I was recently asked to be a guest designer for Paper and Pixels, a craft ezine that features lots of articles and ideas for traditional, digital, and hybrid crafting. I shared a tutorial for creating a fabric patch from a vintage image printed on fabric. You’ll find the tutorial below. You can find a downloadable version of the vintage image I used on my vintage image blog HERE.
I love collecting vintage images and papergoods and love using them in my crafty projects. Because I love both collecting and using the images, I scan all of my images and use reproductions in my projects. A high resolution scan often looks at good as the original image, sometimes even better depending on the editing done to the image. One of my favorite ways to use the images I scan is to print the image on fabric. One of my favorite fabrics to print on is Claudine Hellmuth’s Sticky Back Canvas. I have made my own fabric sheets to go through the printer, but they take a pretty fair amount of prep work. Sticky Back Canvas is nice and thick and ready to print right out of the package. It has a nice tight canvas weave that looks wonderful when printed on.
To create a quilted looking vintage image patch, begin by editing and cropping your image to the desired size. Once edited, simply print the image on your fabric as you would a photo. I usually print mine using the matte photo paper setting. Allow the ink to dry on the fabric and then trim the image as needed. On my example, my printed version is much fainter in color than my original image. I hadn’t realized my printer ink was low which resulted in a very faded print. I actually liked the light image and decided to use it, sometimes happy accidents make the best art!
A few quick spritzes of color from a spray colorant like Glimmer Mist adds a touch of sparkle and more color depth. In my example, I used Yellow Daisy for add some sunshine like effects to my image. When using a mist like Glimmer Mist, keep in mind that it is water based, which can affect inkjet printing and react with Distress Ink. Use a very light application and allow it to dry before adding more layers. If you over saturate the fabric with the mist you are more likely to get some fuzzing of your printed image.
In my example, I added a few quick spritzes of Glimmer Mist Blue Skies to accent the blue of the sky.
Cut a piece of cotton batting slightly larger than the image. I prefer a real cotton batting over synthetic batting for both the look and feel and the ability to absorb any color added to it.
If you would like to add color to the batting, simply mist it with a colorant. In my example, I wanted a vintage look so I misted my piece with Vanilla Breeze Glimmer Mist.
The batting is somewhat slow to absorb the color, so if you would like to lighten it, simply dab it with a dry cloth. If you do not blot the batting you will need to allow it to air dry or dry it using a heat gun.

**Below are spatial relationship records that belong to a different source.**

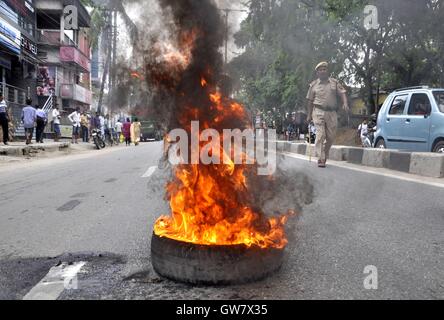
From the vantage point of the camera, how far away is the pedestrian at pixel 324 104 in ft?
30.3

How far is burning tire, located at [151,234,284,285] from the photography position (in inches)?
102

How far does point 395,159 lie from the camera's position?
32.7 feet

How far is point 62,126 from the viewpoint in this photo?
26375 millimetres

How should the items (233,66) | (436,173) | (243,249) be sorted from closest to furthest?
1. (243,249)
2. (233,66)
3. (436,173)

If you are using Sticky Back Canvas, remove the adhesive backing and place the canvas on your batting. If you are using other fabric, place the fabric on the batting and pin in place.
Machine stitch the printed fabric to the batting.
Trim the edge of the batting just beyond the edge of the printed fabric. For a decorative edge, use pinking shears or a decorative cutting blade.
If you like a vintage look, you can brush the edges of the batting with Distress Ink to add a bit more color variation.
To apply the piece to your project, apply liquid adhesive to the back of the batting. I recommend Helmar 450 Quick Dry or Tombo Mono Aqua glue. Keep the glue inside your stitched lines so that when the piece is on your final project the outer edges will be free just as if it were stitched in place. It is hard to see in the photo, but I ran a line of adhesive along the stitching and then added lines of it through the center.
If you would like your patch to be a little puffier, add an extra layer of batting inside the stitched space. Adhere it in place and then add adhesive as described above.
Place the finished piece adhesive side down on your project. In my example I added the patch to a fabric covered album but it could also be used on a layout, card, or tote bag. Please note that this piece would not be suitable for something that would need to go through the wash or might be exposed to water.
You can treat the finished patch with a sealer like Creative Imaginations Super Sealer or Claudine Hellmuth’s Multi Medium. Both will protect the inkjet printing and added colorants. However, in my personal opinion, the piece would still not be suitable for a wearable item that would need washing. I have used this same process to make a large fabric patch for my rolling crop bag. I sealed my design with Multi Medium. The piece has been rained on and stood up well.
After your piece is adhered to your final project, you can add embellishments to enhance the design.
On my book, I added a cluster of paper flowers, velvet leaves, crystal sprays, glitter star sprays, and acrylic star stick pins.
In this close up, you can see the added spritzed of Yellow Daisy Glimmer Mist. I sprayed mine so that I got droplets of color in addition to a fine mist. Many of my old papergood have spots in the printing so getting a few spots on the image feels kind of right to me when going for a vintage feel.
Along the lower edge you can see where I added more blue with Blue Skies Glimmer Mist. You can’t see it in the photos, but the finished piece has a subtle glimmer to it thanks to the Glimmer Mist. To me, the glimmer is less visible on fabric as compared to paper.
The book I applied my patch too is a quilted fabric covered book that I made. The book is made of book board that is padded and covered with fabric. It has grommets and binder rings and plain cardstock pages.